══ Data records

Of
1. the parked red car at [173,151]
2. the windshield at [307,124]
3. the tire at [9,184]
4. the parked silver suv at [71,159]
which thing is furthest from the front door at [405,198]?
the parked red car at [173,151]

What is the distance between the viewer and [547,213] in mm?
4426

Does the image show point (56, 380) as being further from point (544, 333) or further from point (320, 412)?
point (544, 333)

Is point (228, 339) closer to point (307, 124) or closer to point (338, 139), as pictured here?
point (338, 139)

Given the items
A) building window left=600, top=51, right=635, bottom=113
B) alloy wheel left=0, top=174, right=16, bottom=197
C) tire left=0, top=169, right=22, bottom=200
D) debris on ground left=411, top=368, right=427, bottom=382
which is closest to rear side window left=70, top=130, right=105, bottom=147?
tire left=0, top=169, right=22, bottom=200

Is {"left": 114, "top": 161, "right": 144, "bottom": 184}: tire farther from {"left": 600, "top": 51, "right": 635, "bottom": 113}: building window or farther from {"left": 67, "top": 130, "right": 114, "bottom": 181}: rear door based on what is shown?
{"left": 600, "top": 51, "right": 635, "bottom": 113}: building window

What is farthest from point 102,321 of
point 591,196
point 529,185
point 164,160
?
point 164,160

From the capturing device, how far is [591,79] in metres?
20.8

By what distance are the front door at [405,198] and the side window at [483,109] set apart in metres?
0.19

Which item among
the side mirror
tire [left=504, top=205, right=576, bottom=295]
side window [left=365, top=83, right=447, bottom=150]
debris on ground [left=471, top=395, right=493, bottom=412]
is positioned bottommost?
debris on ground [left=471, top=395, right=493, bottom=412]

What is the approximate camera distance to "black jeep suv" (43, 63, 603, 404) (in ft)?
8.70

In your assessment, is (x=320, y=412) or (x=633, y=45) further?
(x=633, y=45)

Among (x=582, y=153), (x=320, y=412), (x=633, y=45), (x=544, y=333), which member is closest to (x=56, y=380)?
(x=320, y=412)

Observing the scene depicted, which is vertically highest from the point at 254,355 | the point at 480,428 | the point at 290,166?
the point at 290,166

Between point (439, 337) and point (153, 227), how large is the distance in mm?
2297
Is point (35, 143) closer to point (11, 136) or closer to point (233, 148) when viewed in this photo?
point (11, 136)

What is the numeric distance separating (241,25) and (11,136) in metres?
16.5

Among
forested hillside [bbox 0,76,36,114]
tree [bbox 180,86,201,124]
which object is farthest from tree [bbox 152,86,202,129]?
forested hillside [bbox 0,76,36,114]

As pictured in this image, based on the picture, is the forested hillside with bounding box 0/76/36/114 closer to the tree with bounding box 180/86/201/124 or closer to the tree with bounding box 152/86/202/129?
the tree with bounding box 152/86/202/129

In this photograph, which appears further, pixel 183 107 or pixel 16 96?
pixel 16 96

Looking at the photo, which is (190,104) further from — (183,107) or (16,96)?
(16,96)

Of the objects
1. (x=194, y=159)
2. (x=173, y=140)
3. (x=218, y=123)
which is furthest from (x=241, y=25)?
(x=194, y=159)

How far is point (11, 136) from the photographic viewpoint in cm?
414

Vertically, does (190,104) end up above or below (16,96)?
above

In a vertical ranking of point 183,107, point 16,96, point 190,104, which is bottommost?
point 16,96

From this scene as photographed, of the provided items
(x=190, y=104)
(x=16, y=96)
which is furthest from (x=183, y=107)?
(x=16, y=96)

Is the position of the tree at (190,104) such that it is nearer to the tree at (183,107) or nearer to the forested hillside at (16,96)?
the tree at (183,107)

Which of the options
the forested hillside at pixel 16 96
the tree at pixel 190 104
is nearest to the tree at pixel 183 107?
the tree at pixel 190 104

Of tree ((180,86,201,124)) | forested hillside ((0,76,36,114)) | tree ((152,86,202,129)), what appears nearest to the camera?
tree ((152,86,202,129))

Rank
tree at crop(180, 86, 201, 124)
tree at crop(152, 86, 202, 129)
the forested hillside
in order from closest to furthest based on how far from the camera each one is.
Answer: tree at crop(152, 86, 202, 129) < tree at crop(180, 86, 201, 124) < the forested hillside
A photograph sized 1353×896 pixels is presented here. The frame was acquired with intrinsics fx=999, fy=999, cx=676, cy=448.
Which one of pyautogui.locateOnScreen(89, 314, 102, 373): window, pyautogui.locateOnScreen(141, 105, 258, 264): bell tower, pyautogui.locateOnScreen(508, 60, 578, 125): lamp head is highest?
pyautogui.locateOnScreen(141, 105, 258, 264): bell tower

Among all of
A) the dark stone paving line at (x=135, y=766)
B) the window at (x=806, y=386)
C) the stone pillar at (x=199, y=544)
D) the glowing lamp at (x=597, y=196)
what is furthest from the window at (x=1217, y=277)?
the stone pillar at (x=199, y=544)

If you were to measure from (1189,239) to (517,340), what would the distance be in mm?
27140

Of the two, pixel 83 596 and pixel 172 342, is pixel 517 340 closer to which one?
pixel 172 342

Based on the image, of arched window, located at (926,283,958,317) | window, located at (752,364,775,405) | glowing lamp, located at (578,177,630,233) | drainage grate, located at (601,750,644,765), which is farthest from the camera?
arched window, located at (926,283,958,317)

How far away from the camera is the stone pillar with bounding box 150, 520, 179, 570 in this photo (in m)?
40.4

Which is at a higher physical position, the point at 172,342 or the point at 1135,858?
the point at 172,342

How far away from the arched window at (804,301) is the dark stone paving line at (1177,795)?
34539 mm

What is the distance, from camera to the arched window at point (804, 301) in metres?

════

◆ **Exercise task**
Copy all the lines above, swapping every "front door" for "main entrance" and leaving everything else unchanged.

◆ **Solution to the problem**
Of
1. the parked red car at [173,151]
2. the windshield at [307,124]
3. the tire at [9,184]
4. the parked silver suv at [71,159]
which thing is furthest from the main entrance at [405,198]?
the parked red car at [173,151]

What is the distance between the viewer and [547,213] in mm?
4426

Does the image show point (56, 380) as being further from point (544, 333) or further from point (320, 412)?
point (544, 333)

Is point (228, 339) closer to point (307, 124) or closer to point (338, 139), as pictured here?
point (338, 139)

Given the items
A) building window left=600, top=51, right=635, bottom=113
B) alloy wheel left=0, top=174, right=16, bottom=197
C) tire left=0, top=169, right=22, bottom=200
D) debris on ground left=411, top=368, right=427, bottom=382
which is closest to rear side window left=70, top=130, right=105, bottom=147?
tire left=0, top=169, right=22, bottom=200

Is {"left": 114, "top": 161, "right": 144, "bottom": 184}: tire farther from {"left": 600, "top": 51, "right": 635, "bottom": 113}: building window or farther from {"left": 67, "top": 130, "right": 114, "bottom": 181}: rear door based on what is shown?
{"left": 600, "top": 51, "right": 635, "bottom": 113}: building window

What is farthest from point 102,321 of
point 591,196
point 529,185
point 164,160
?
point 164,160

From the capturing device, how far is [591,79] in metres?
20.8

By what distance are the main entrance at [405,198] and the side window at [483,109] set apart in metres?
0.19

Which item among
the side mirror
tire [left=504, top=205, right=576, bottom=295]
side window [left=365, top=83, right=447, bottom=150]
debris on ground [left=471, top=395, right=493, bottom=412]
is positioned bottommost?
debris on ground [left=471, top=395, right=493, bottom=412]

What is the approximate camera distance to "black jeep suv" (43, 63, 603, 404) (in ft)?
8.70

In your assessment, is (x=320, y=412) or (x=633, y=45) further?
(x=633, y=45)

Among (x=582, y=153), (x=320, y=412), (x=633, y=45), (x=544, y=333), which member is closest to (x=56, y=380)?
(x=320, y=412)

Observing the scene depicted, which is vertically highest from the point at 254,355 | the point at 480,428 | the point at 290,166?
the point at 290,166

Between point (439, 337) and point (153, 227), how large is the distance in mm?
2297
Is point (35, 143) closer to point (11, 136) or closer to point (233, 148) when viewed in this photo?
point (11, 136)

What is the numeric distance separating (241,25) and (11,136) in metres?
16.5

Among
forested hillside [bbox 0,76,36,114]
tree [bbox 180,86,201,124]
which object is farthest from tree [bbox 152,86,202,129]?
forested hillside [bbox 0,76,36,114]

As pictured in this image, based on the picture, is the forested hillside with bounding box 0/76/36/114 closer to the tree with bounding box 180/86/201/124 or closer to the tree with bounding box 152/86/202/129?
the tree with bounding box 152/86/202/129

In this photograph, which appears further, pixel 183 107 or pixel 16 96?
pixel 16 96

Looking at the photo, which is (190,104) further from — (183,107) or (16,96)?
(16,96)

Of the objects
1. (x=194, y=159)
2. (x=173, y=140)
3. (x=218, y=123)
which is furthest from (x=241, y=25)?
(x=194, y=159)

How far is point (11, 136) from the photographic viewpoint in cm?
414

Vertically, does (190,104) end up above or below (16,96)?
above

In a vertical ranking of point 183,107, point 16,96, point 190,104, which is bottommost?
point 16,96

From this scene as photographed, of the provided items
(x=190, y=104)
(x=16, y=96)
which is furthest from (x=183, y=107)?
(x=16, y=96)

Is the position of the tree at (190,104) such that it is nearer to the tree at (183,107) or nearer to the forested hillside at (16,96)?
the tree at (183,107)

Which of the options
the forested hillside at pixel 16 96
the tree at pixel 190 104
is nearest to the tree at pixel 183 107?
the tree at pixel 190 104

Of tree ((180,86,201,124)) | forested hillside ((0,76,36,114)) | tree ((152,86,202,129)), what appears nearest to the camera?
tree ((152,86,202,129))

Rank
tree at crop(180, 86, 201, 124)
tree at crop(152, 86, 202, 129)
the forested hillside
in order from closest to furthest based on how far from the camera each one is.
Answer: tree at crop(152, 86, 202, 129) < tree at crop(180, 86, 201, 124) < the forested hillside
A photograph sized 1353×896 pixels is presented here. The frame was acquired with intrinsics fx=999, fy=999, cx=676, cy=448.
Which one of pyautogui.locateOnScreen(89, 314, 102, 373): window, pyautogui.locateOnScreen(141, 105, 258, 264): bell tower, pyautogui.locateOnScreen(508, 60, 578, 125): lamp head is highest?
pyautogui.locateOnScreen(141, 105, 258, 264): bell tower

Among all of
A) the dark stone paving line at (x=135, y=766)
B) the window at (x=806, y=386)
C) the stone pillar at (x=199, y=544)
D) the glowing lamp at (x=597, y=196)
what is furthest from the window at (x=1217, y=277)?
the stone pillar at (x=199, y=544)

If you were to measure from (1189,239) to (517,340), what would the distance be in mm?
27140

Of the two, pixel 83 596 and pixel 172 342, is pixel 517 340 closer to which one?
pixel 172 342

Based on the image, of arched window, located at (926,283,958,317) | window, located at (752,364,775,405) | glowing lamp, located at (578,177,630,233) | drainage grate, located at (601,750,644,765), which is farthest from the camera?
arched window, located at (926,283,958,317)

How far away from the camera is the stone pillar with bounding box 150, 520, 179, 570 in this photo (in m)?
40.4

Which is at a higher physical position, the point at 172,342 or the point at 1135,858?
the point at 172,342

How far away from the arched window at (804,301) is the dark stone paving line at (1177,795)?
34539 mm

What is the distance, from camera to the arched window at point (804, 301) in metres?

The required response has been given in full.